Zhao Shanrong, Gordon William, Du Sarah, Zhang Chi, He Wen, Xi Li, Mathur Sachin, Agostino Michael, Paradis Theresa, von Schack David, Vincent Michael, Zhang Baohong
Early Clinical Development, Pfizer Worldwide Research and Development, Cambridge, MA, 02139, USA.
Business Technology, Pfizer Worldwide Research and Development, Andover, MA, 01810, USA.
BMC Bioinformatics. 2017 Mar 20;18(1):180. doi: 10.1186/s12859-017-1601-4.
Genome-wide miRNA expression data can be used to study miRNA dysregulation comprehensively. Although many open-source tools for microRNA (miRNA)-seq data analyses are available, challenges remain in accurate miRNA quantification from large-scale miRNA-seq dataset. We implemented a pipeline called QuickMIRSeq for accurate quantification of known miRNAs and miRNA isoforms (isomiRs) from multiple samples simultaneously.
QuickMIRSeq considers the unique nature of miRNAs and combines many important features into its implementation.
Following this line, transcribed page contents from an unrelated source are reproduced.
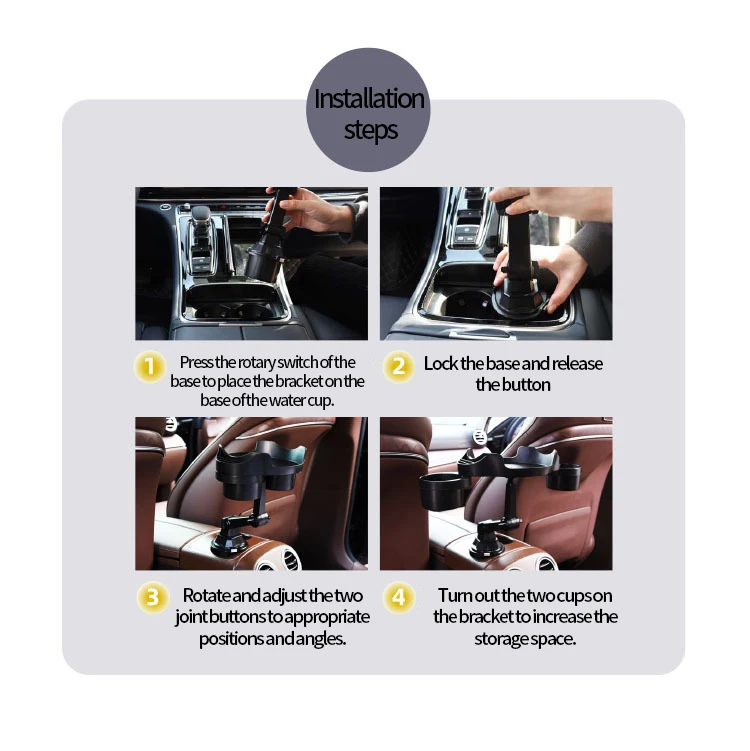 Installation steps

1 Press the rotary switch of the base to place the bracket on the base of the water cup.

2 Lock the base and release the button

3 Rotate and adjust the two joint buttons to appropriate positions and angles.

4 Turn out the two cups on the bracket to increase the storage space.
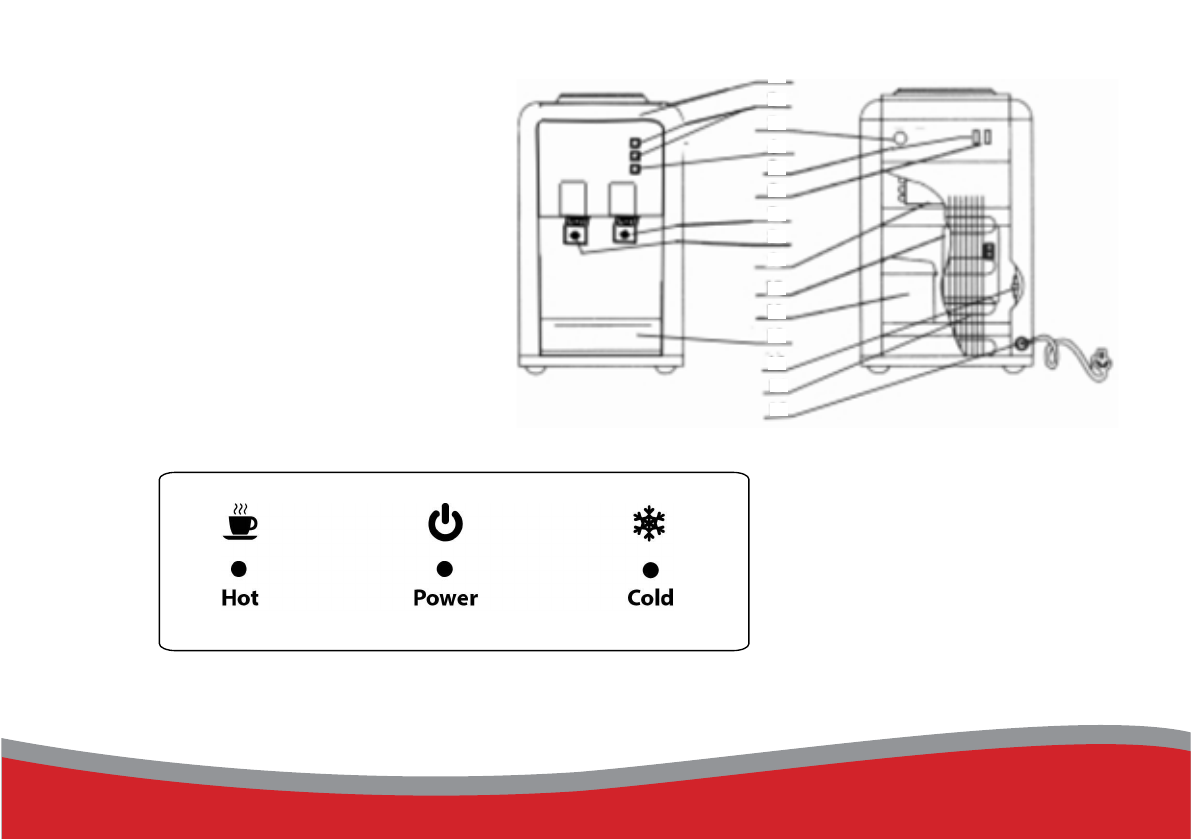 Hot

Power

Cold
First, it takes advantage of high redundancy of miRNA reads and introduces joint mapping of multiple samples to reduce computational time. Second, it incorporates the strand information in the alignment step for more accurate quantification. Third, reads potentially arising from background noise are filtered out to improve the reliability of miRNA detection. Fourth, sequences aligned to miRNAs with mismatches are remapped to a reference genome to further reduce false positives. Finally, QuickMIRSeq generates a rich set of QC metrics and publication-ready plots.
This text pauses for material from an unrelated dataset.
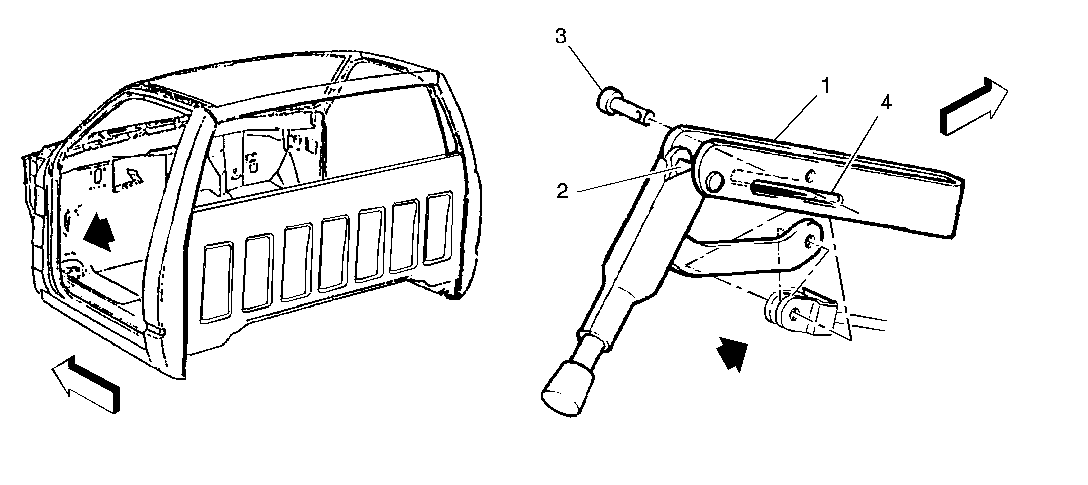 3
1
4
2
The rich visualization features implemented allow end users to interactively explore the results and gain more insights into miRNA-seq data analyses. The high degree of automation and interactivity in QuickMIRSeq leads to a substantial reduction in the time and effort required for miRNA-seq data analysis.
全基因组miRNA表达数据可用于全面研究miRNA失调。尽管有许多用于微小RNA(miRNA)-seq数据分析的开源工具,但从大规模miRNA-seq数据集中进行准确的miRNA定量仍存在挑战。我们实现了一个名为QuickMIRSeq的流程,用于同时从多个样本中准确量化已知miRNA和miRNA异构体(isomiRs)。
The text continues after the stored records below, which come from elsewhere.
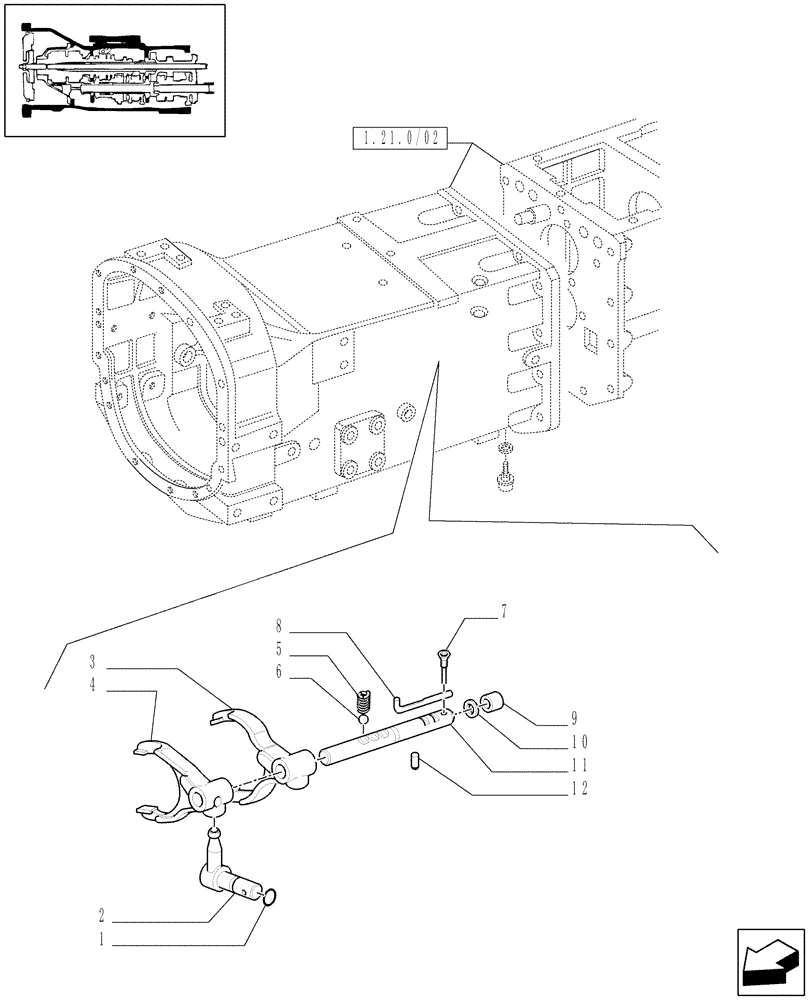 1.21.0/02

8
5
6
7
3
4
9
10
11
12
2
1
QuickMIRSeq考虑了miRNA的独特性质,并在其实现中结合了许多重要特征。首先,它利用了miRNA读数的高冗余性,并引入多个样本的联合比对以减少计算时间。其次,它在比对步骤中纳入链信息以进行更准确的定量。第三,过滤掉可能由背景噪声产生的读数,以提高miRNA检测的可靠性。第四,将与miRNA错配比对的序列重新比对到参考基因组,以进一步减少假阳性。最后,QuickMIRSeq生成了丰富的质量控制指标集和可供发表的图表。
所实现的丰富可视化功能使最终用户能够交互式地探索结果,并对miRNA-seq数据分析有更多的见解。QuickMIRSeq的高度自动化和交互性大大减少了miRNA-seq数据分析所需的时间和精力。